6. Le recours doit ainsi être rejeté, et la décision attaquée confirmée. Les frais sont mis à la charge du recourant; il n’y a pas lieu d’allouer des dépens (art. 49 et 55 LPA-VD).
Par ces motifs
la Cour de droit administratif et public
du Tribunal cantonal
arrête:
I. Le recours est rejeté.
II. La décision rendue le 19 mai 2009 par le Service de la sécurité civile et militaire est confirmée.

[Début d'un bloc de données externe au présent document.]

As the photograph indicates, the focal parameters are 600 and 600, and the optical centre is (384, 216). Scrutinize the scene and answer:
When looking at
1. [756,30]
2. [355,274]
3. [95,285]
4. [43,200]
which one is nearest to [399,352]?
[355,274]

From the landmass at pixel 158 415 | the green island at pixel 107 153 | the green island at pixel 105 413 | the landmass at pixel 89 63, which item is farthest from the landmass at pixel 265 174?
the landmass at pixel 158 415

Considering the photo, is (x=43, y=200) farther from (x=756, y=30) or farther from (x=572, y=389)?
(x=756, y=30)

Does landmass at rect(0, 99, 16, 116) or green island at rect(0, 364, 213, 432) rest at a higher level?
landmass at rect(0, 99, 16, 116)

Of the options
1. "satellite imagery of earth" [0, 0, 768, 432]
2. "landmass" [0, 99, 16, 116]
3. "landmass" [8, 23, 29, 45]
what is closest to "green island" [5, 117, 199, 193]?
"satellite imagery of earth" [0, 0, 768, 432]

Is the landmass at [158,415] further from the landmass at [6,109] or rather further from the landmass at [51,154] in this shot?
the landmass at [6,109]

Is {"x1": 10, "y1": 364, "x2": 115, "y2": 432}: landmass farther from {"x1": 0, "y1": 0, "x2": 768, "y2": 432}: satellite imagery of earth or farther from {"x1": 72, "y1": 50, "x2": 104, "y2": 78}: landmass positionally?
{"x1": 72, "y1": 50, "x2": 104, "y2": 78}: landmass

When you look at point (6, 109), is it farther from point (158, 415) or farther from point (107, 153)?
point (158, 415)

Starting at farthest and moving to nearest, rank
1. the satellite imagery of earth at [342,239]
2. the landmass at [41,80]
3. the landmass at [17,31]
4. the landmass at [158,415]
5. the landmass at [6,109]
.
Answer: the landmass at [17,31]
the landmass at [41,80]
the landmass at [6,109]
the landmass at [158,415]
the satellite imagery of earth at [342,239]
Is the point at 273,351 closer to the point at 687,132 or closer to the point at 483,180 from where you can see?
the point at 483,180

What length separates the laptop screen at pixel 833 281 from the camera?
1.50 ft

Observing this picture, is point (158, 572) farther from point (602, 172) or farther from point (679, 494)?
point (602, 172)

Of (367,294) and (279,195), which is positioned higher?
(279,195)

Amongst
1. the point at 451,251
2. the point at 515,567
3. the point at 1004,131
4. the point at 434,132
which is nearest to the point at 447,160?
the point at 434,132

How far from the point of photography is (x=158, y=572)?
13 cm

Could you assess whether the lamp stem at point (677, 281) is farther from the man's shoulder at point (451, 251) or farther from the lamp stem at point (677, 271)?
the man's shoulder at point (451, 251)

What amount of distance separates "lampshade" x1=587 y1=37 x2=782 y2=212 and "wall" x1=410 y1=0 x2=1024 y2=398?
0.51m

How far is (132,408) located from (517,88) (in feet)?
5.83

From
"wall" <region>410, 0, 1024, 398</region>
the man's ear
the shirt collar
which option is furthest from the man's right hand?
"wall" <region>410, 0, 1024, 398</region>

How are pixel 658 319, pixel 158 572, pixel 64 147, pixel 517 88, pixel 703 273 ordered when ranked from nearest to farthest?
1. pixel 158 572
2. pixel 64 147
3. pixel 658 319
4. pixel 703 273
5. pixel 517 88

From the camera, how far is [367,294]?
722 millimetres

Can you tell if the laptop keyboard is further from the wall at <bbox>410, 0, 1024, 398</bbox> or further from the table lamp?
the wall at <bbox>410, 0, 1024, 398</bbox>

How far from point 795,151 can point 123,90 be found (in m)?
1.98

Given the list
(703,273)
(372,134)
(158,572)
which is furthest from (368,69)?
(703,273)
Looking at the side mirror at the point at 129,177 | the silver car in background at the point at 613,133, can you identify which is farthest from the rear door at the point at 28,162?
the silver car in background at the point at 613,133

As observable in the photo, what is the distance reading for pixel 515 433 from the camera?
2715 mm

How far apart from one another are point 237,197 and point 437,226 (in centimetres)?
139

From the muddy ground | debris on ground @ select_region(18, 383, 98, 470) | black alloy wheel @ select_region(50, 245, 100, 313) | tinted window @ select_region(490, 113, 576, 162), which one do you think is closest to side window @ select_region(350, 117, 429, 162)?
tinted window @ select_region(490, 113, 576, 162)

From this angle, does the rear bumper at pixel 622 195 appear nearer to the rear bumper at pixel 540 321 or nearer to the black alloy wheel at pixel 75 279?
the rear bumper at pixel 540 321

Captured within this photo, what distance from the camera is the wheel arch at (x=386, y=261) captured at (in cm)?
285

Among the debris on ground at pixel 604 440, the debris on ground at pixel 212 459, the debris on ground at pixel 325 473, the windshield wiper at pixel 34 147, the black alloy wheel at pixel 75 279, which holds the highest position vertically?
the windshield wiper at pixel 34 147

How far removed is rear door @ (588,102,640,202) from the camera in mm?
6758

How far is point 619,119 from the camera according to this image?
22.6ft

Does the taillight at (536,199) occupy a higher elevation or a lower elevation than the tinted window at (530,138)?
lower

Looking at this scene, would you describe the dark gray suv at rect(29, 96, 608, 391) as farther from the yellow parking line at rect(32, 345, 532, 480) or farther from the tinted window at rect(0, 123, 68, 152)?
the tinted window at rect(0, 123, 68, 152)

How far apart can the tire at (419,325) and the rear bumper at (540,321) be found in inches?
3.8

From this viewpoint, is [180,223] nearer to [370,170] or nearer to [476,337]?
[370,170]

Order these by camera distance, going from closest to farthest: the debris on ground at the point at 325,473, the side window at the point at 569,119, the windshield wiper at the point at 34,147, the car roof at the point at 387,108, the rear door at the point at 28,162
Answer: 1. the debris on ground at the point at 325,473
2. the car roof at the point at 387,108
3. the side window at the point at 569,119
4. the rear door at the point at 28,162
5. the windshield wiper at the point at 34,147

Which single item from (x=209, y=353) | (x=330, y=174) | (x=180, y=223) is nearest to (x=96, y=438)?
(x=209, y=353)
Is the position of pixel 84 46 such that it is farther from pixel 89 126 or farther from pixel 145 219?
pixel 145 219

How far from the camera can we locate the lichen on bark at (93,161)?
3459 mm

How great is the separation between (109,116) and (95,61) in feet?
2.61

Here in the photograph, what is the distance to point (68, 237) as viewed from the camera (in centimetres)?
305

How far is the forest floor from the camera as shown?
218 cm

III. Un émolument de 1'000 fr. est mis à la charge du recourant.
IV. Il n’est pas alloué de dépens.
Lausanne, le 22 octobre 2009
Le
président:
Le présent arrêt est communiqué aux destinataires de l'avis d'envoi ci-joint. Il peut faire l'objet, dans les trente jours suivant sa notification, d'un recours au Tribunal fédéral. Le recours en matière de droit public s'exerce aux conditions des articles 82 ss de la loi du 17 juin 2005 sur le Tribunal fédéral (LTF - RS 173.110), le recours constitutionnel subsidiaire à celles des articles 113 ss LTF. Le mémoire de recours doit être rédigé dans une langue officielle, indiquer les conclusions, les motifs et les moyens de preuve, et être signé. Les motifs doivent exposer succinctement en quoi l’acte attaqué viole le droit. Les pièces invoquées comme moyens de preuve doivent être jointes au mémoire, pour autant qu’elles soient en mains de la partie; il en va de même de la décision attaquée.